Non sono d'accordo. Anche "dare un colpo al cerchio e uno alla botte" può avere un'accezione negativa, che è esattamente quella di "tenere il piede in due staffe/scarpe". Cito dalla Treccani:
_dare un colpo al cerchio e uno alla b_., non prendere posizione fra due contendenti, dare ragione un po’ all’uno e un po’ all’altro

Ora, questa definizione è neutra e, a seconda del contesto, questo atteggiamento può esere interpretato come opportunistico (non si prende posizione per non precludersi nessuna possibilità. v. "tenere il piede in due staffe/scarpe") o (pro)positivo (si dà ragione un po’ all’uno e un po’ all’altro per favorire un'intesa tra le parti). Personalmente ho quasi sempre sentito usare questa espressione nella sua accezione negativa ma, anche ammettendo la doppia interpretazione, quella negativa non si può sicuramente escludere.
Discussione da forum SI, comunque.


----------



## MR1492

My problem is that I don't understand the underlying rationale for _"dare un colpo al cerchio e uno alla botte_."  Since it is translated as, "_(to give) one knock on the hoop and another on the barrel_," it is obvious that it has something to do with barrel making.  However, I don't have a clue as to the significance.  Is there a definition somewhere which can help give me some context for the saying.  I just don't know that much about barrel-making.  

Phil


----------



## chipulukusu

Hi Mr1492, suppose you are a director in a company and the sales manager is urging you to release a new product while the product manager is dragging back because he is not sure that the product is 100% ok.
If you release the product this week on a limited market, then next week on another limited market and so on, you are _giving one knock on the hoop and another on the barrel... _you're are considering both conflicting requests from your staff.
... at least i hope so


----------



## lucillaka

Mr 1492, it is metaphorically used: maybe post 14 can help you
@ King Crimson: I personally use it on a positive sense, while "stare con il piede in due scarpe/staffe" is always with a negative meaning.

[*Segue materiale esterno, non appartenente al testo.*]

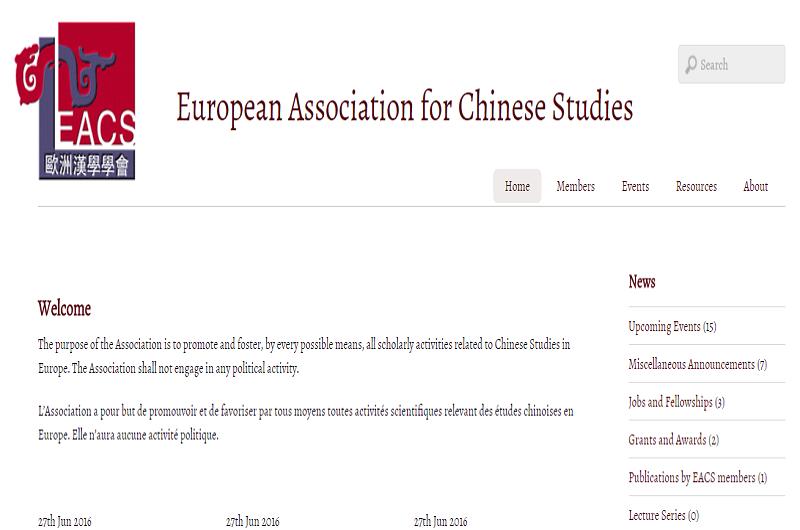 歐洲漢學學會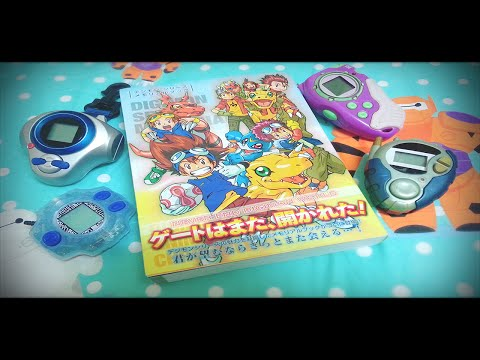 Digimon Series Memorial Book(Digimon Animation Chronicle) **LONG Preview**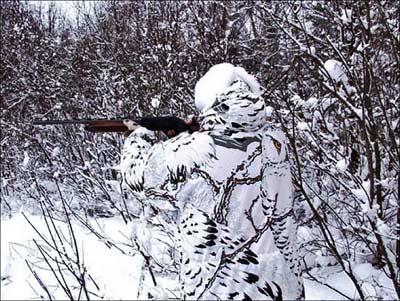 Экипировка для охоты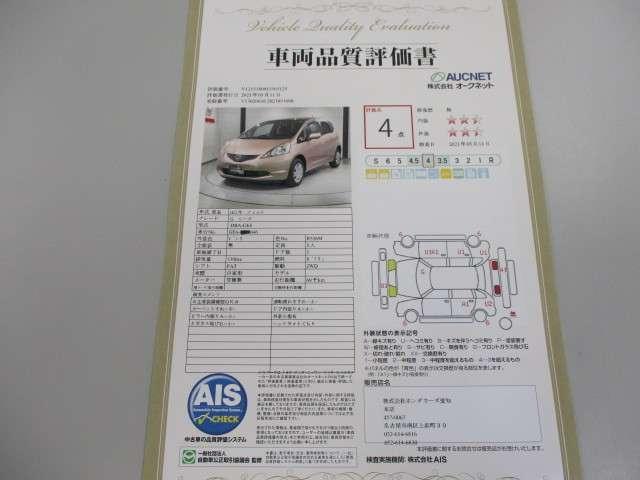 シーズ 禁煙車 社外HDDナビAVIC-HRZ099 フルセグ DVD再生 ETC スマートキー ドアバイザー(20枚目)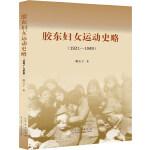 胶东妇女运动史略(1921―1949)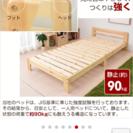 (山善)パイン材 木製すのこベッド シングル  MVB4-1020...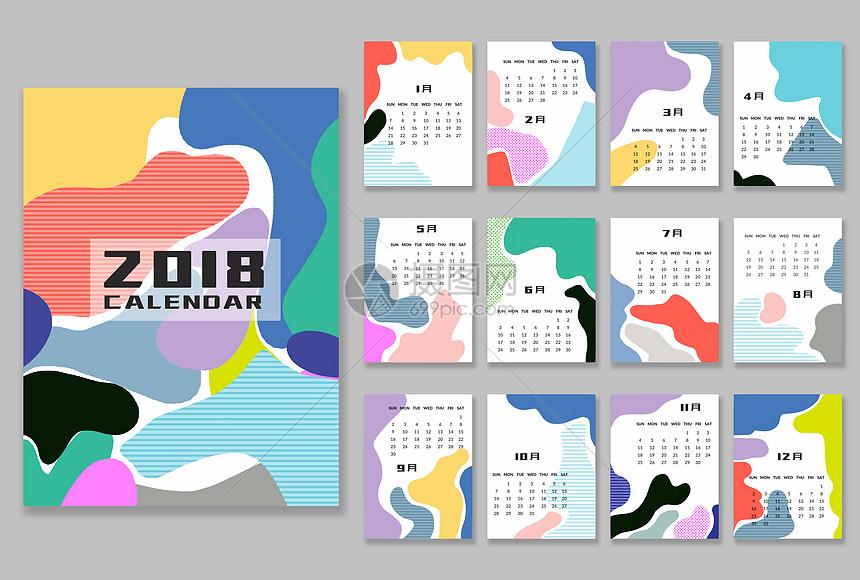 2018狗年日历图片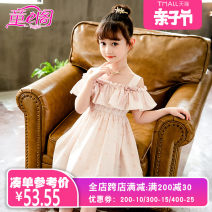 Dress Pink (focus on store priority delivery) female Tong e Pavilion 110cm 120cm 130cm 140cm 150cm 160cm Cotton 100% summer Korean version Skirt / vest other cotton A-line skirt Class B Summer 2020 Chinese Mainland Zhejiang Province Huzhou City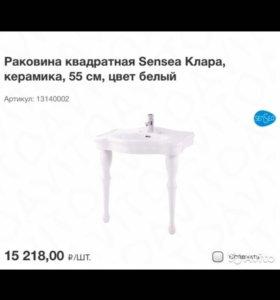 Раковина в ванну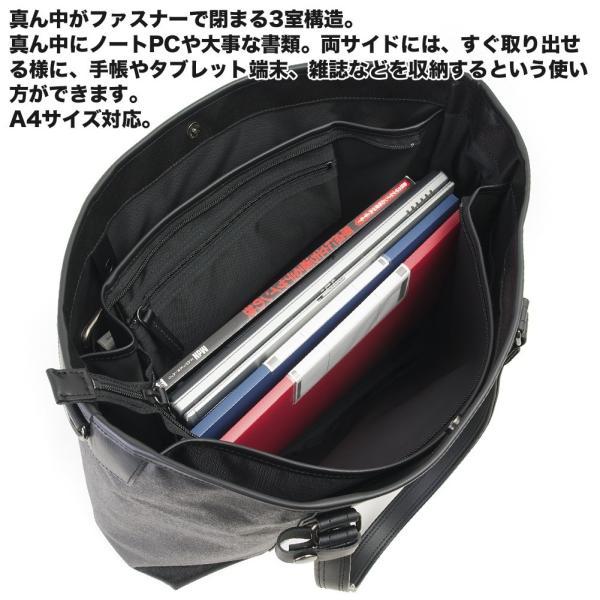 森野帆布 2WAY Tote Bag Premium Black SF-0515 トートバッグ|2m50cm|02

Anyway I agree it depends a lot from the context and your interpretation

Thx!


----------



## Holymaloney

MR1492 said:


> My problem is that I don't understand the underlying rationale for _"dare un colpo al cerchio e uno alla botte_." Since it is translated as, "_(to give) one knock on the hoop and another on the barrel_," it is obvious that it has something to do with barrel making. However, I don't have a clue as to the significance. Is there a definition somewhere which can help give me some context for the saying. I just don't know that much about barrel-making.
> 
> Phil


Hi Phil 
Here's a definition (and a link) that maybe useful 
http://www.radici-press.net/italiano-espresso-n-47/modi-di-dire-detti-e-proverbi
_Dare un colpo al cerchio e uno alla botte significa destreggiarsi in una situazione contraddittoria, senza schierarsi veramente per nessuna delle due parti opposte e, al contrario, facendo un passo verso ciascuna delle due direzioni possibili. *Questo detto deriva direttamente dal lavoro degli artigiani che, nel costruire le botti, incastrano delle liste di legno ricurve all’interno di cerchi metallici.
*
_Since making a barrel is notoriously difficult (you have to hold together several arched planks with one or more iron hoops), you need to bang on the ring (to make it go down) and then bang on the planks (to keep them in a circular position). You alternate these two actions until the hoop reaches the middle section where the planks are at their widest.


----------



## MR1492

Holymaloney said:


> Hi Phil
> Here's a definition (and a link) that maybe useful
> http://www.radici-press.net/italiano-espresso-n-47/modi-di-dire-detti-e-proverbi
> _Dare un colpo al cerchio e uno alla botte significa destreggiarsi in una situazione contraddittoria, senza schierarsi veramente per nessuna delle due parti opposte e, al contrario, facendo un passo verso ciascuna delle due direzioni possibili. *Questo detto deriva direttamente dal lavoro degli artigiani che, nel costruire le botti, incastrano delle liste di legno ricurve all’interno di cerchi metallici.
> *
> _Since making a barrel is notoriously difficult (you have to hold together several arched planks with one or more iron hoops), you need to bang on the ring (to make it go down) and then bang on the planks (to keep them in a circular position). You alternate these two actions until the hoop reaches the middle section where the planks are at their widest.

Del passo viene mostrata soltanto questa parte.